If we have learned anything from the Covid-19 pandemic it is that we are all inextricably connected with each other and the natural world. Without greater balance and cooperation we cannot survive as a species. Human wellbeing is at the heart of what we do.  Our work, to protect the ocean is driven by the reality that humankind needs a healthy planet that can sustain life, for the sake of our homes, health, livelihoods, and food. Many have taken the rupture to our lives caused by Covid-19 to think about this and about how we can rebuild better, learning from the pandemic to achieve a greater balance, and to protect the fundamentals which make life on Earth possible. Doing so is a necessity.

We do not have the luxury of choosing between paths which damage the natural world and those which do not.  If we continue to harm nature at the rate we have been, our world will not be able to sustain human wellbeing – from jobs to food security and health. We have been given a stark warning.
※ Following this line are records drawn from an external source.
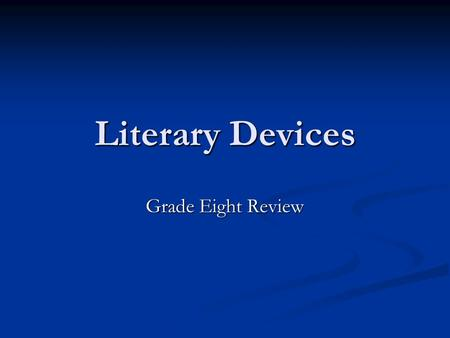 Literary Devices Grade Eight Review. Short Story A short story is a narrative which: Focuses on a single incident. Focuses on a single incident. Is limited.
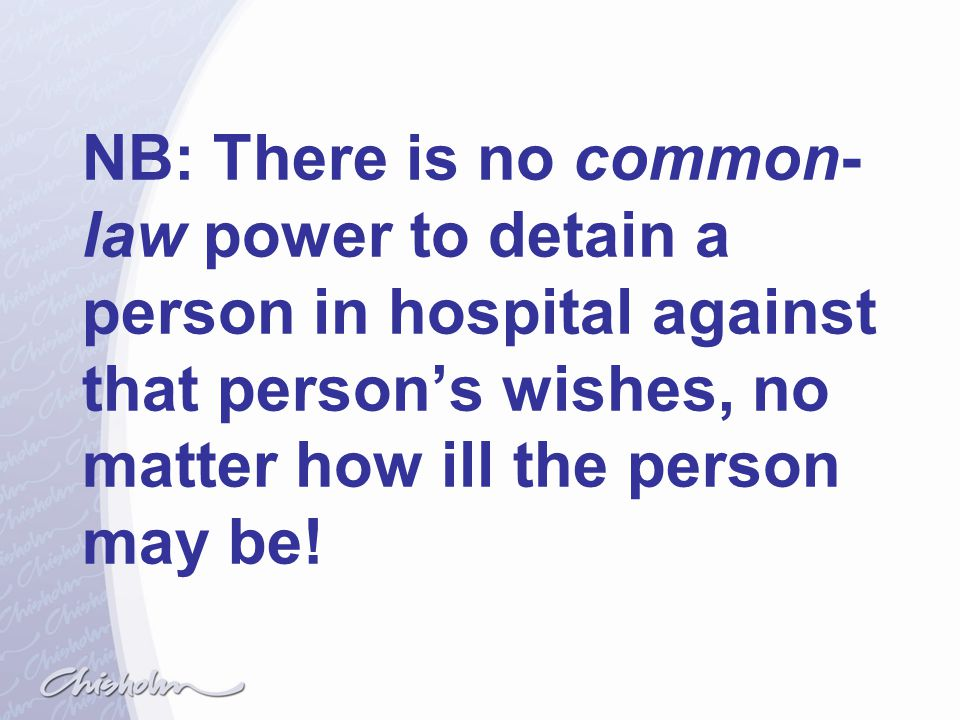 NB: There is no common-law power to detain a person in hospital against that person's wishes, no matter how ill the person may be!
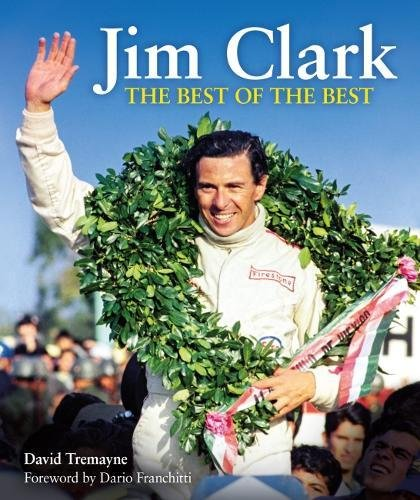 Jim Clark: The Best of the Best por David Tremayne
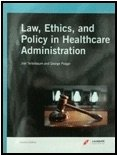 img - for Law, Ethics, and Policy in Healthcare Administration (Custom) book / textbook / text book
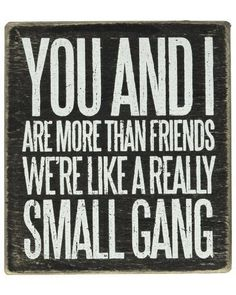 You and I are more than friends We re like a really small gangFriend Quote Box Sign Sentimental Gifts for Best Friends bff friendship bestfri You… – Best Friends Forever Birthday Gifts For Bestfriends, Friend Birthday Gifts, Birthday Diy, Birthday Recipes, Happy Birthday, Soul Sisters, Spooky Halloween, Diy Best Friend Gifts, Funny Friend Gifts
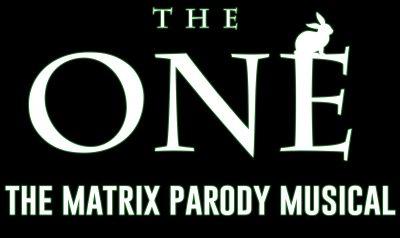 The One: The Matrix Parody Musical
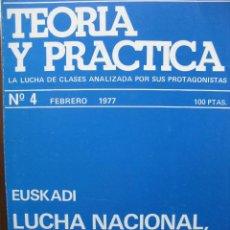 Libros de segunda mano: TEORÍA Y PRÁCTICA. Nº 4. FEBRERO 1977. EUSKADI. LUCHA NACIONAL, LUCHA DE CLASES. . Lote 60157475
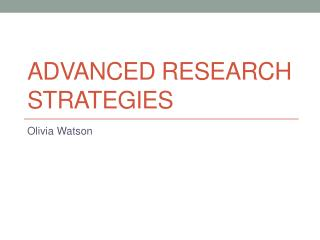 Advanced Research Strategies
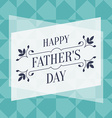 Happy Fathers Day greeting card with floral vector image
Once we emerge and start to rebuild, we need to do so in a way that protects the fundamentals that all human beings rely upon, foremost among these being a planet capable of sustaining human life.

Beach

Governments will be put under pressure to drop environmental protections to make it easier for industry to operate; to privilege short term economics and job increases over other considerations. These will be presented as a choice – choose humans over nature – but it is not a real choice. For the good of humankind we must achieve balance with the natural world, a coexistence which ultimately enables us to thrive. If we do not achieve that balance, take action to do better now, the rupture in our lives will get bigger, we will face other, escalating global disasters. We ask governments to protect human wellbeing and to make decisions which keep a functioning blue planet beneath our feet.

Seas At Risk, Aida, David Suzuki Foundation, Deep Sea Conservation Coalition, Ecology Action Centre, Global Fishing Watch, Global Ocean Trust, Greenovation Hub, High Seas Alliance, International Programme on the State of the Ocean, Marine CoLABoration, Marine Conservation Institute, Marine Conservation Society, New Economics Foundation, Shark Project International, Oceans North, Our Fish, Thames Estuary Partnership, Turkish Marine Research Foundation, OneOcean, Zoological Society of London, Wild Trust.